Infatti gli “esperti” di Colao neanche si pongono la questione. Non menzionano le famiglie nelle graduatorie né quelle sfrattate, fanno riferimento a quella cosiddetta “zona grigia” di famiglie e professionisti che sono troppo ricchi per le case popolari e che hanno difficoltà. Come se in Italia non avessimo milioni di case sfitte, omettendo che si potrebbe intervenire per queste famiglie intervenendo sulla legge di riforma delle locazioni, per esempio abolendo il canale del libero mercato (sia mai che si limiti il libero mercato). Ma di questo i cosiddetti esperti non parlano, come non parlano, per esempio, delle 600-800mila famiglie che in queste settimane cercano disperatamente contributi affitto.

Per gli esperti di Colao quindi il mercato deve continuare ad imperare e cosa c’è di meglio che regalare a privati caserme o ex carceri per interventi di social housing ambientalmente compatibili e di qualità? Altro che case popolari da recuperare o autorecuperare dal patrimonio pubblico e privato inutilizzato.

La ricetta di Colao è esattamente quella degli ultimi 20 anni: niente case popolari, social housing, mercato che regola tutto, ovvero la ricetta che è parte del problema a causa della quale oggi in Italia abbiamo una vasta precarietà abitativa e un vasto disagio abitativo. La ricetta di Colao aggraverebbe ambedue.

□ □ □

CONSEGNA
Risponda alle seguenti domande sul brano relativo alle proposte degli esperti di Colao:
(a) Quante famiglie cercano disperatamente contributi affitto in queste settimane?
(b) Quali strutture si propone di regalare a privati per interventi di social housing?
(c) Di quanti anni è la ricetta a cui corrisponde esattamente quella di Colao?
Le righe costituiscono materiale a sé, distinto dal brano.

RIGHE GREZZE
□ □ □

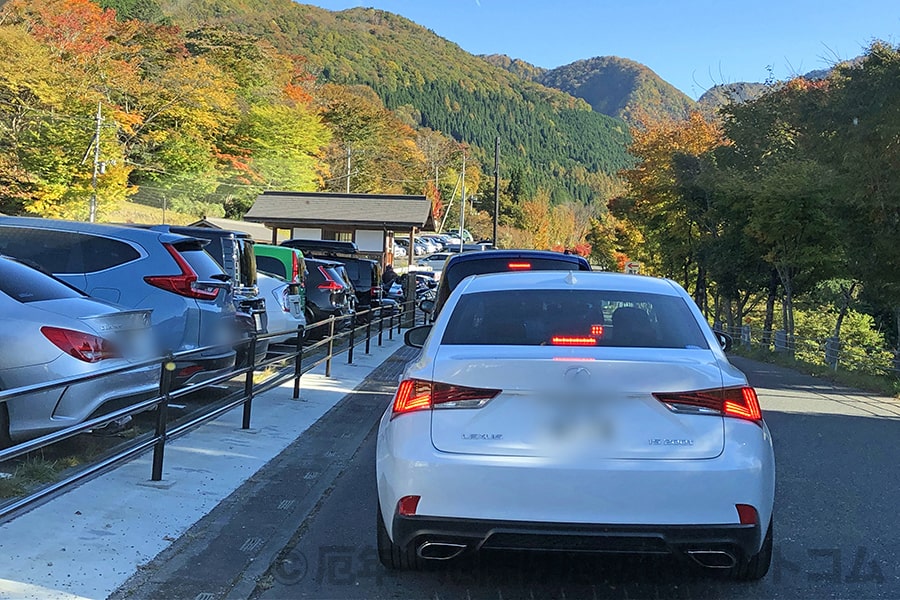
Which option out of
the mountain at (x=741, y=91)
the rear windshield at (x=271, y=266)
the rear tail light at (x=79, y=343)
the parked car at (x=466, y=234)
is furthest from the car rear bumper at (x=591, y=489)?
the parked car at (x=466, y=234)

□ □ □

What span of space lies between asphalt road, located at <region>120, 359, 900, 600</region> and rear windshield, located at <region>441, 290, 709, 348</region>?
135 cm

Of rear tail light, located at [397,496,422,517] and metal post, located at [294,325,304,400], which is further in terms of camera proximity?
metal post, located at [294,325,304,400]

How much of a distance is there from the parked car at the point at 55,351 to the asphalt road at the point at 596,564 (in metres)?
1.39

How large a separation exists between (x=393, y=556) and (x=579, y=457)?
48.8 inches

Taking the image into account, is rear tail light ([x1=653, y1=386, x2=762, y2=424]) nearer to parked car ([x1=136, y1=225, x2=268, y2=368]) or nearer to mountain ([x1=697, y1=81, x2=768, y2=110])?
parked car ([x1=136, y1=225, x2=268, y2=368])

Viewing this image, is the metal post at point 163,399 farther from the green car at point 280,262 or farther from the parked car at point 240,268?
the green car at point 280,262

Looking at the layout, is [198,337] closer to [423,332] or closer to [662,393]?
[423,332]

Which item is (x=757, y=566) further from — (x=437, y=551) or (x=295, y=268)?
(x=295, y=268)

□ □ □

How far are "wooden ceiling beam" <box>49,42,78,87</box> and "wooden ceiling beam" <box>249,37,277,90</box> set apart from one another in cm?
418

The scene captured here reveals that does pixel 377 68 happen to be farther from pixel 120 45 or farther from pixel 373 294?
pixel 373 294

□ □ □

RISPOSTA ATTESA
(a) Tra 600 e 800mila famiglie.
(b) Caserme o ex carceri.
(c) Degli ultimi 20 anni.